Repeat all of the material below exactly as written, images excluded.
▶
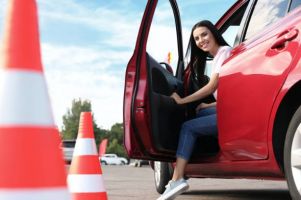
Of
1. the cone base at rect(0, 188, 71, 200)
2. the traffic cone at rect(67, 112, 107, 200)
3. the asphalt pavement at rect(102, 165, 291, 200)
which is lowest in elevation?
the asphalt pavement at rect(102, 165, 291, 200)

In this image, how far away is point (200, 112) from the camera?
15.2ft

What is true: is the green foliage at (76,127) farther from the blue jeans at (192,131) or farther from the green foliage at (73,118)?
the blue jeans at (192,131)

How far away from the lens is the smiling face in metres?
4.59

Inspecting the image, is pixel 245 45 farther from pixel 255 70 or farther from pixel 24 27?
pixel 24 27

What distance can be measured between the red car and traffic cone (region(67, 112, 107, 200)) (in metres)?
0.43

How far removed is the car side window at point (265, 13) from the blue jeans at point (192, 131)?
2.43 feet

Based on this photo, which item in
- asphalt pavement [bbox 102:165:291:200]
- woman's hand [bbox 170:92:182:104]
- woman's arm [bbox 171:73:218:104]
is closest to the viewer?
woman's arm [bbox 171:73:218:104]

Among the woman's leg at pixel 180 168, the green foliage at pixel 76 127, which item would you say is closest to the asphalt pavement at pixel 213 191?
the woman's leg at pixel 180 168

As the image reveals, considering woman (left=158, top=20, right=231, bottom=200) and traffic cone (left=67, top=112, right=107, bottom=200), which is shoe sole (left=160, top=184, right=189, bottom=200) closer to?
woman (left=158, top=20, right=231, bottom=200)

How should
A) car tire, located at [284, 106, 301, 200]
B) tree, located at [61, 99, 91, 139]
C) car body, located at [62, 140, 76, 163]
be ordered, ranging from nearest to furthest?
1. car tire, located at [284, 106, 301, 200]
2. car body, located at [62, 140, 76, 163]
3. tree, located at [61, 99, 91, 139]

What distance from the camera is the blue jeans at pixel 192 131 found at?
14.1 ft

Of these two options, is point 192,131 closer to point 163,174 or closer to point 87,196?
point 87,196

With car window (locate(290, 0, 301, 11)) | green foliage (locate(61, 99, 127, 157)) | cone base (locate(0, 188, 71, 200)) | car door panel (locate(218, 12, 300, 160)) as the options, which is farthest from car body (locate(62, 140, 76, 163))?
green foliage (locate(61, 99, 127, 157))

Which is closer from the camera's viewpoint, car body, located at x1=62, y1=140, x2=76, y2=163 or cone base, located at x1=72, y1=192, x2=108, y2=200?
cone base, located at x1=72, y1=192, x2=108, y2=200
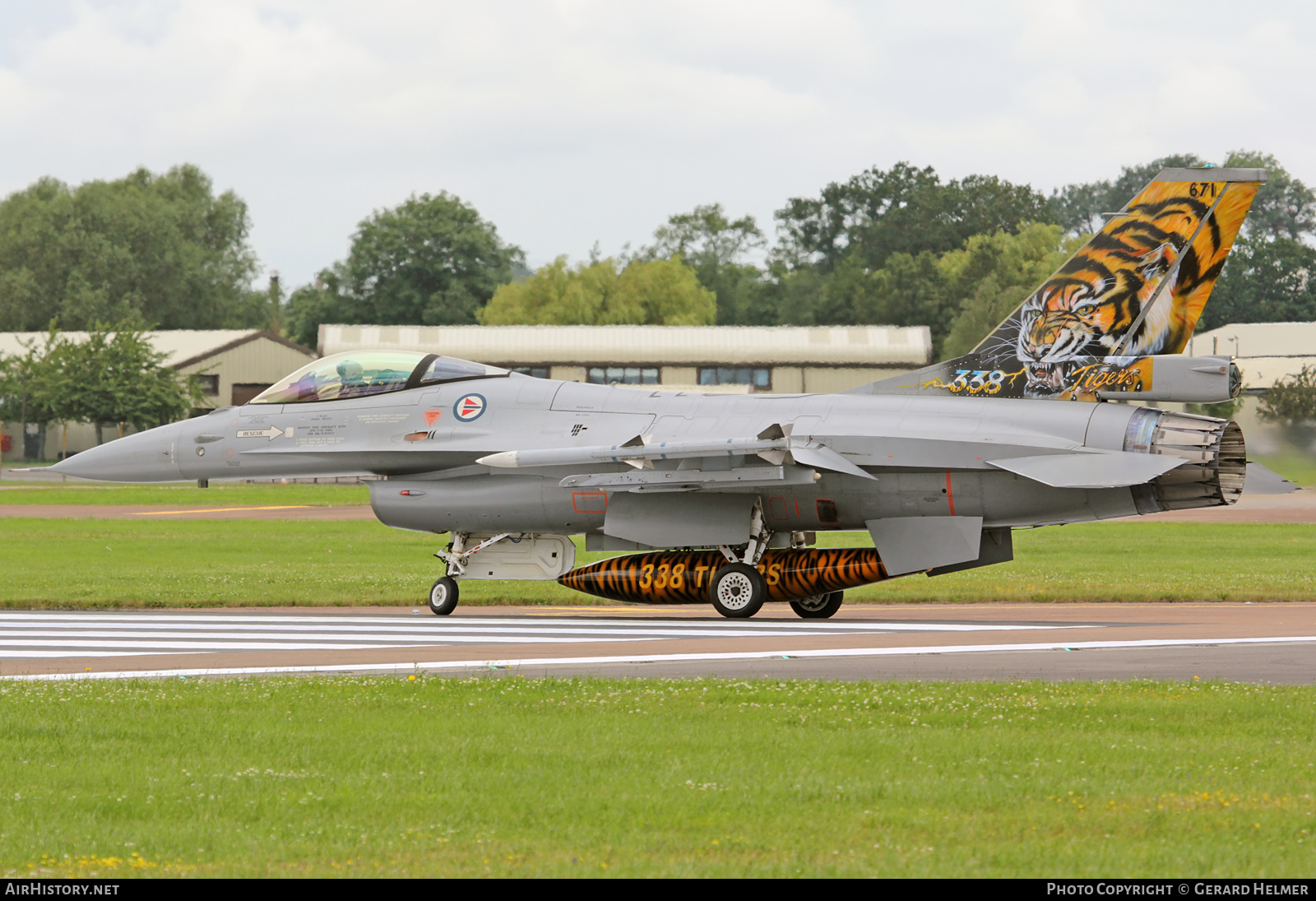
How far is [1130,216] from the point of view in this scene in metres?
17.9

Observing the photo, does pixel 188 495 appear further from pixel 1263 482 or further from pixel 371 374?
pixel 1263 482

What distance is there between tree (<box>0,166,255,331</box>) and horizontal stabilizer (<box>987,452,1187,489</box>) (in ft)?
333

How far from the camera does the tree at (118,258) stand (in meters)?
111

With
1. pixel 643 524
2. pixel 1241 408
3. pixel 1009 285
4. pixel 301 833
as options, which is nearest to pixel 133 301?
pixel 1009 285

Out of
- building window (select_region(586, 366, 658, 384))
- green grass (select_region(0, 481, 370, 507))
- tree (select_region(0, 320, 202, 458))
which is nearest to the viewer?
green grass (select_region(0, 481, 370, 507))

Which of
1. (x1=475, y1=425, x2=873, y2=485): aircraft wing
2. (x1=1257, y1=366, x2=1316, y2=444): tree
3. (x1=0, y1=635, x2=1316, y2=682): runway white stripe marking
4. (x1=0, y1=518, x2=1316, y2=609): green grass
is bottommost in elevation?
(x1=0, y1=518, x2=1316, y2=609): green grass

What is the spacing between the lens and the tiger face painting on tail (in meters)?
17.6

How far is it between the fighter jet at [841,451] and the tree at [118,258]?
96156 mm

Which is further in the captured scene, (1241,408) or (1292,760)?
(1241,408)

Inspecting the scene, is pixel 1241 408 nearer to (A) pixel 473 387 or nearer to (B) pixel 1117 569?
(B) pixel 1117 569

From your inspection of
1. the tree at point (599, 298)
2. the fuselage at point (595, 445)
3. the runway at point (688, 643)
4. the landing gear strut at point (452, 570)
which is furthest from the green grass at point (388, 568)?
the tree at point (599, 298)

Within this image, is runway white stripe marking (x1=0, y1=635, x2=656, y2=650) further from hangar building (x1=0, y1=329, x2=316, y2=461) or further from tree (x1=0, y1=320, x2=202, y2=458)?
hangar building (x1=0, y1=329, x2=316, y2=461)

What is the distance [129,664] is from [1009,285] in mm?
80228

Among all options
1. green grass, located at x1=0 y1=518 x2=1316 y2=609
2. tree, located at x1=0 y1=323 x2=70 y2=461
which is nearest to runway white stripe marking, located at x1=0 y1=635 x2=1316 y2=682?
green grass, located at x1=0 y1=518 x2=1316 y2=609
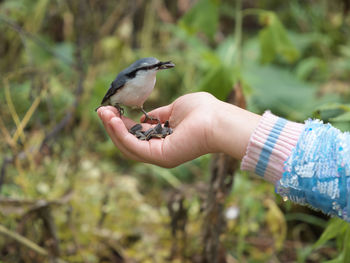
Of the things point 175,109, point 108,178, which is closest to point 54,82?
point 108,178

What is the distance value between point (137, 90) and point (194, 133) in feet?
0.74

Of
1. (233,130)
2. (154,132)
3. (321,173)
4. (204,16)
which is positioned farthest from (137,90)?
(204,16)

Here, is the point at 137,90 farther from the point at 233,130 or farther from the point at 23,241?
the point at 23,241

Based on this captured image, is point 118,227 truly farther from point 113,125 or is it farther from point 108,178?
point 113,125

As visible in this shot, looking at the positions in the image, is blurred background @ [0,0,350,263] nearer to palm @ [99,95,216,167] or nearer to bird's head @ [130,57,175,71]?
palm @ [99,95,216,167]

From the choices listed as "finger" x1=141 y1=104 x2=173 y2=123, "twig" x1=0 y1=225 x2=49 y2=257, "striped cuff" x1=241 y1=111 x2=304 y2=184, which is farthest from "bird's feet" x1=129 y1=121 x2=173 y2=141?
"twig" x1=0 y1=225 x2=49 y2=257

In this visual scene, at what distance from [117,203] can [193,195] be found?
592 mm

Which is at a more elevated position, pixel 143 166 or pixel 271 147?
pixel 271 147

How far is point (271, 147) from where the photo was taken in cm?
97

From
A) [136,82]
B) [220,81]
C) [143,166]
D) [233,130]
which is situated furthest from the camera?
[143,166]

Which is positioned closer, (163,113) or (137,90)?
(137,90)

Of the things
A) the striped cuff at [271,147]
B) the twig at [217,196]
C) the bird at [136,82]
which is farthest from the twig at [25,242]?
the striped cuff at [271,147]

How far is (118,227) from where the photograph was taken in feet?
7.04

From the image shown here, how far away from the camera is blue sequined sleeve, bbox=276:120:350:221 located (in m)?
◀
**Full response**:
Of
1. the cone base at rect(0, 188, 71, 200)
2. the traffic cone at rect(67, 112, 107, 200)
3. the asphalt pavement at rect(102, 165, 291, 200)
which is lowest in elevation?
the asphalt pavement at rect(102, 165, 291, 200)

In this image, how far away is point (200, 112) from the camera?
15.2ft

What is true: is the green foliage at (76,127) farther from the blue jeans at (192,131) or farther from the green foliage at (73,118)?
the blue jeans at (192,131)

How far away from the lens is the smiling face in metres?
4.59

Inspecting the image, is pixel 245 45 farther from pixel 255 70 or farther from pixel 24 27?
pixel 24 27

What distance can be measured between the red car and traffic cone (region(67, 112, 107, 200)) (in metres)?
0.43

How far removed is the car side window at point (265, 13) from the blue jeans at point (192, 131)?
2.43 feet

Based on this photo, which item in
- asphalt pavement [bbox 102:165:291:200]
- woman's hand [bbox 170:92:182:104]
- woman's arm [bbox 171:73:218:104]
is closest to the viewer?
woman's arm [bbox 171:73:218:104]

Among the woman's leg at pixel 180 168, the green foliage at pixel 76 127, which item would you say is closest to the asphalt pavement at pixel 213 191?
the woman's leg at pixel 180 168

As the image reveals, considering woman (left=158, top=20, right=231, bottom=200) and traffic cone (left=67, top=112, right=107, bottom=200), which is shoe sole (left=160, top=184, right=189, bottom=200) closer to?
woman (left=158, top=20, right=231, bottom=200)

How should
A) car tire, located at [284, 106, 301, 200]
B) tree, located at [61, 99, 91, 139]
C) car body, located at [62, 140, 76, 163]
be ordered, ranging from nearest to furthest?
1. car tire, located at [284, 106, 301, 200]
2. car body, located at [62, 140, 76, 163]
3. tree, located at [61, 99, 91, 139]

What distance from the camera is the blue jeans at pixel 192 131 found at?
14.1 ft

Of these two options, is point 192,131 closer to point 163,174 or closer to point 87,196?
point 87,196

With car window (locate(290, 0, 301, 11)) | green foliage (locate(61, 99, 127, 157)) | cone base (locate(0, 188, 71, 200)) | car door panel (locate(218, 12, 300, 160)) as the options, which is farthest from car body (locate(62, 140, 76, 163))?
green foliage (locate(61, 99, 127, 157))

Which is closer from the camera's viewpoint, car body, located at x1=62, y1=140, x2=76, y2=163 or cone base, located at x1=72, y1=192, x2=108, y2=200?
cone base, located at x1=72, y1=192, x2=108, y2=200
How far is [1130,216] from the point of view in this scene in metres?
17.9

Observing the photo, does pixel 188 495 appear further from pixel 1263 482 or further from pixel 371 374?
pixel 1263 482

What distance is there between tree (<box>0,166,255,331</box>) and horizontal stabilizer (<box>987,452,1187,489</box>) (in ft)?
333

How far from the camera does the tree at (118,258) stand (in meters)?
111

With
1. pixel 643 524
2. pixel 1241 408
3. pixel 1009 285
4. pixel 301 833
as options, which is nearest to pixel 133 301?
pixel 1009 285

Out of
- building window (select_region(586, 366, 658, 384))
- green grass (select_region(0, 481, 370, 507))
- tree (select_region(0, 320, 202, 458))
which is nearest to the viewer?
green grass (select_region(0, 481, 370, 507))

Which of
1. (x1=475, y1=425, x2=873, y2=485): aircraft wing
2. (x1=1257, y1=366, x2=1316, y2=444): tree
3. (x1=0, y1=635, x2=1316, y2=682): runway white stripe marking
4. (x1=0, y1=518, x2=1316, y2=609): green grass
is bottommost in elevation?
(x1=0, y1=518, x2=1316, y2=609): green grass

What is the spacing between the lens and the tiger face painting on tail (in meters)?
17.6

How far is it between the fighter jet at [841,451] and the tree at [118,258]?
96156 mm

Which is further in the captured scene, (1241,408) or (1292,760)?
(1241,408)

Inspecting the scene, is pixel 1241 408 nearer to (A) pixel 473 387 or nearer to (B) pixel 1117 569?
(B) pixel 1117 569

From your inspection of
1. the tree at point (599, 298)
2. the fuselage at point (595, 445)
3. the runway at point (688, 643)
4. the landing gear strut at point (452, 570)
which is furthest from the green grass at point (388, 568)?
the tree at point (599, 298)

Within this image, is runway white stripe marking (x1=0, y1=635, x2=656, y2=650) further from hangar building (x1=0, y1=329, x2=316, y2=461) or further from tree (x1=0, y1=320, x2=202, y2=458)?
hangar building (x1=0, y1=329, x2=316, y2=461)

What is the distance [129,664] is from [1009,285] in mm?
80228

Among all options
1. green grass, located at x1=0 y1=518 x2=1316 y2=609
2. tree, located at x1=0 y1=323 x2=70 y2=461
which is nearest to runway white stripe marking, located at x1=0 y1=635 x2=1316 y2=682?
green grass, located at x1=0 y1=518 x2=1316 y2=609
Of the things point 175,109, point 108,178, which is closest to point 54,82?
point 108,178

What is the distance value between point (137, 90) and point (194, 133) in feet?
0.74

Of
1. (233,130)
2. (154,132)
3. (321,173)
4. (204,16)
which is positioned farthest from (137,90)?
(204,16)

Here, is the point at 137,90 farther from the point at 233,130 or farther from the point at 23,241?
the point at 23,241

Based on this captured image, is point 118,227 truly farther from point 113,125 or is it farther from point 108,178?
point 113,125

As visible in this shot, looking at the positions in the image, is blurred background @ [0,0,350,263] nearer to palm @ [99,95,216,167] or nearer to bird's head @ [130,57,175,71]?
palm @ [99,95,216,167]

From the choices listed as "finger" x1=141 y1=104 x2=173 y2=123, "twig" x1=0 y1=225 x2=49 y2=257, "striped cuff" x1=241 y1=111 x2=304 y2=184, which is farthest from "bird's feet" x1=129 y1=121 x2=173 y2=141?
"twig" x1=0 y1=225 x2=49 y2=257

In this visual scene, at what distance from [117,203] can [193,195] be found?
592 mm

Which is at a more elevated position, pixel 143 166 or pixel 271 147?
pixel 271 147

How far is point (271, 147) from where the photo was taken in cm?
97

From
A) [136,82]
B) [220,81]
C) [143,166]
D) [233,130]
which is situated furthest from the camera?
[143,166]

Which is positioned closer, (163,113) or (137,90)?
(137,90)

Of the things
A) the striped cuff at [271,147]
B) the twig at [217,196]
C) the bird at [136,82]
which is farthest from the twig at [25,242]?
the striped cuff at [271,147]

How far is (118,227) from where the photograph was taken in feet?
7.04

From the image shown here, how far away from the camera is blue sequined sleeve, bbox=276:120:350:221 located (in m)?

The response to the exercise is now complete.